WRITTEN REQUEST 1: Extract every line of the records that contains the string "nearest", treating uppercase and lowercase as different.

EXTRACT:
______________________________

For each emotion (e), the fusion score is:

[ \text{score}(e) = \sum_{\text{cue}} w_{\text{cue}} \times \text{conf}_{\text{cue}} \times P(e \mid \text{cue}) ]

Where:

  • (w_{\text{cue}}) = cue weight from config
  • (\text{conf}_{\text{cue}}) = cue confidence
  • (P(e \mid \text{cue})) = emotion probability from cue_to_emotion

Final emotion = argmax(score(e))

2.3. Pipeline Flow

  1. Frame Sampling: Extract frames every 20 seconds (configurable)
  2. Parallel Inference: Gaze and posture inference run concurrently
  3. Temporal Smoothing: Sliding-window majority voting
  4. Cue→Affect Mapping: Map predictions to emotion distributions
  5. Fusion: Weighted majority voting
  6. Packaging: Build JSON payloads
  7. HTTP Transmission: Send to server (optional)

3. Network Layer (HTTP Client)

3.1. AffectAnalysisClient

Located in client/network/http_client.py:

from client.network.http_client import AffectAnalysisClient

client = AffectAnalysisClient(
    base_url="http://localhost:8000",
    max_retries=3,
    timeout=10
)

# Send window update
client.send_window(window_payload, validate=True)

# Send session summary
client.send_session(session_payload, validate=True)

# Health check
if client.health_check():
    print("Server is reachable")

3.2. Features

  • Automatic Retry: Exponential backoff for failed requests
  • Validation: Optional Pydantic schema validation
  • Error Handling: Comprehensive logging and error reporting
  • Health Check: Server connectivity verification

4. Server Layer (FastAPI)

4.1. Endpoints

POST /ingest/window

Receive per-window streaming data.

Request Body: WindowPayload

Response:

{
  "status": "success",
  "message": "Window data ingested",
  "timestamp_sec": 40
}

POST /ingest/session

Receive end-of-session batch data.

Request Body: SessionPayload

Response:

{
  "status": "success",
  "message": "Session data ingested",
  "session_id": "session_2025_01_01"
}

GET /analytics/classroom/{classroom_id}

Get aggregated classroom analytics.

Response: ClassroomAnalytics

Example:

curl http://localhost:8000/analytics/classroom/CS101

GET /health

Health check endpoint.

Response:

{
  "status": "healthy",
  "timestamp": "2025-01-01T12:00:00"

______________________________

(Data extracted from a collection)
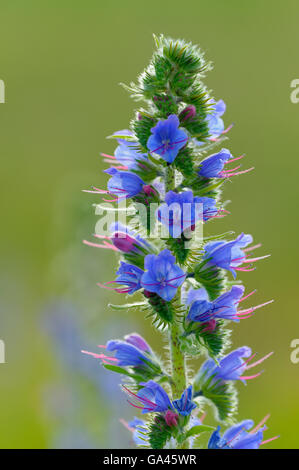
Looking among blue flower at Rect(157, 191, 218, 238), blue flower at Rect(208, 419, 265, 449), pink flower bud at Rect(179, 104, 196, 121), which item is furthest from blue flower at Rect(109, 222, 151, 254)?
blue flower at Rect(208, 419, 265, 449)

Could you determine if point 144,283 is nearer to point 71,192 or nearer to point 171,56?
point 171,56

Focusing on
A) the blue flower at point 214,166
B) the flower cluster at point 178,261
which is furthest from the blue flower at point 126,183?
the blue flower at point 214,166

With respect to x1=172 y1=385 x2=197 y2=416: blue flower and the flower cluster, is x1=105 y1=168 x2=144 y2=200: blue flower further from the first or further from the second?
x1=172 y1=385 x2=197 y2=416: blue flower

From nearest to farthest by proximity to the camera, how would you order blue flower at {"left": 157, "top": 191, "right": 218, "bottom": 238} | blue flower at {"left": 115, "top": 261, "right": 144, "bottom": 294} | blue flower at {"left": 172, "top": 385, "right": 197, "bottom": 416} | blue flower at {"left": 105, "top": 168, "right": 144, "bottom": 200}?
blue flower at {"left": 172, "top": 385, "right": 197, "bottom": 416}, blue flower at {"left": 157, "top": 191, "right": 218, "bottom": 238}, blue flower at {"left": 115, "top": 261, "right": 144, "bottom": 294}, blue flower at {"left": 105, "top": 168, "right": 144, "bottom": 200}

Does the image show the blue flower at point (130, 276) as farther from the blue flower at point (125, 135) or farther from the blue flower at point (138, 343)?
the blue flower at point (125, 135)
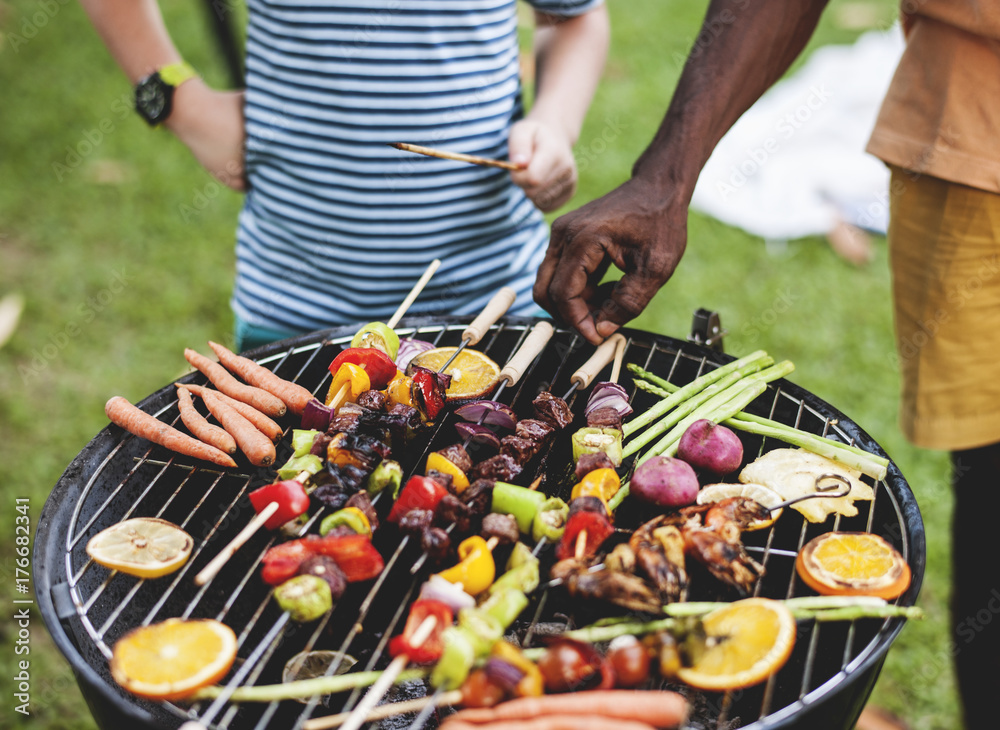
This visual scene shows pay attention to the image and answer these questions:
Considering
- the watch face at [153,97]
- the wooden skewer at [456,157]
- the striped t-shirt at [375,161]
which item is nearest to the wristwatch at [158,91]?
the watch face at [153,97]

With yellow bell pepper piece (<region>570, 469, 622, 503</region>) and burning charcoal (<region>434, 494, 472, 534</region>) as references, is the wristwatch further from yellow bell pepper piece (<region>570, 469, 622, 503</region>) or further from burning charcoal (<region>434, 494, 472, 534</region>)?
yellow bell pepper piece (<region>570, 469, 622, 503</region>)

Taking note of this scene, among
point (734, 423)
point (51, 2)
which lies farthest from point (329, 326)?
point (51, 2)

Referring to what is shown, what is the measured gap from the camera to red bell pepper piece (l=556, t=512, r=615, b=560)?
7.53 feet

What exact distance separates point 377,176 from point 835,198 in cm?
576

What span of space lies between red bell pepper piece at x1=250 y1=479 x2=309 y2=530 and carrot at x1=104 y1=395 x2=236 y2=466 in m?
0.33

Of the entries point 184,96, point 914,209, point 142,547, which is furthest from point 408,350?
point 914,209

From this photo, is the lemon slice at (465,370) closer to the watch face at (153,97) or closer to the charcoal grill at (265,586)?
the charcoal grill at (265,586)

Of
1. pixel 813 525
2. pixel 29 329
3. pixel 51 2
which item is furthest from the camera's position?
pixel 51 2

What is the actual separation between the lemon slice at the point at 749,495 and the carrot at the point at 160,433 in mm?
1610

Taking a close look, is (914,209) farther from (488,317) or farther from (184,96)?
(184,96)

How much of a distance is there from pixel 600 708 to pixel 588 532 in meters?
0.57

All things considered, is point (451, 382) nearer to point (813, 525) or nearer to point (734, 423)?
point (734, 423)

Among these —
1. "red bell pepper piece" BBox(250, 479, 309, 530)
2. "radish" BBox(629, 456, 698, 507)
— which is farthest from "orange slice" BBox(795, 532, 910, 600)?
"red bell pepper piece" BBox(250, 479, 309, 530)

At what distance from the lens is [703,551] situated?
2258 mm
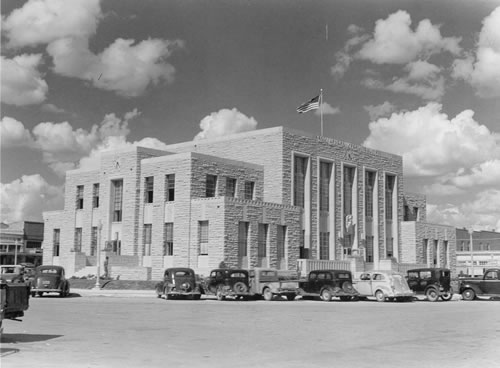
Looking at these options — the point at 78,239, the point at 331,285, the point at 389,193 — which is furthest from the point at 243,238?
the point at 389,193

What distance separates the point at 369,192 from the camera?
210ft

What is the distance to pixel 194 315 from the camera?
23.1 metres

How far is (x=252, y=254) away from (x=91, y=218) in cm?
1719

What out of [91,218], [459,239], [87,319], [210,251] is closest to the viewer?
[87,319]

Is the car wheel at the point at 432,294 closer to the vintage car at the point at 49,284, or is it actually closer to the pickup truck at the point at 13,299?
the vintage car at the point at 49,284

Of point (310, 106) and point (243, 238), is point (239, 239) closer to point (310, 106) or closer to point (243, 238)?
point (243, 238)

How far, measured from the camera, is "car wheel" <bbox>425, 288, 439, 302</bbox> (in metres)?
37.0

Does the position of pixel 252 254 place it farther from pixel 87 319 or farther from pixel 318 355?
pixel 318 355

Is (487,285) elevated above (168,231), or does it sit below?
below

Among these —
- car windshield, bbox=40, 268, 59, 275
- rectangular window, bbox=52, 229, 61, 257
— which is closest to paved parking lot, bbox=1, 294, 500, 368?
car windshield, bbox=40, 268, 59, 275

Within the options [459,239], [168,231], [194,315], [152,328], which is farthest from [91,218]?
[459,239]

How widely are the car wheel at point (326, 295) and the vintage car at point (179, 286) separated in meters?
6.79

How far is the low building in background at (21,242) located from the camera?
113m

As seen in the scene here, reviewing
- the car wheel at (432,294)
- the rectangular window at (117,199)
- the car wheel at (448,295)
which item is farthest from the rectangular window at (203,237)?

______________________________

WRITTEN REQUEST 2: According to the affect-analysis documentation, how is the final emotion chosen? Answer in one to three sentences.

RESPONSE 1:
From nearest to farthest by proximity to the camera, how would you order blue flower at {"left": 157, "top": 191, "right": 218, "bottom": 238} | blue flower at {"left": 115, "top": 261, "right": 144, "bottom": 294} | blue flower at {"left": 172, "top": 385, "right": 197, "bottom": 416} | blue flower at {"left": 105, "top": 168, "right": 144, "bottom": 200}?
which item is nearest to the wristwatch at [158,91]?

RESPONSE 2: Each emotion gets a fusion score. To compute it, multiply each cue's weight from config by that cue's confidence and by the emotion's probability given the cue from cue_to_emotion, then add these products across all cues. The final emotion is the one with the highest score (the argmax).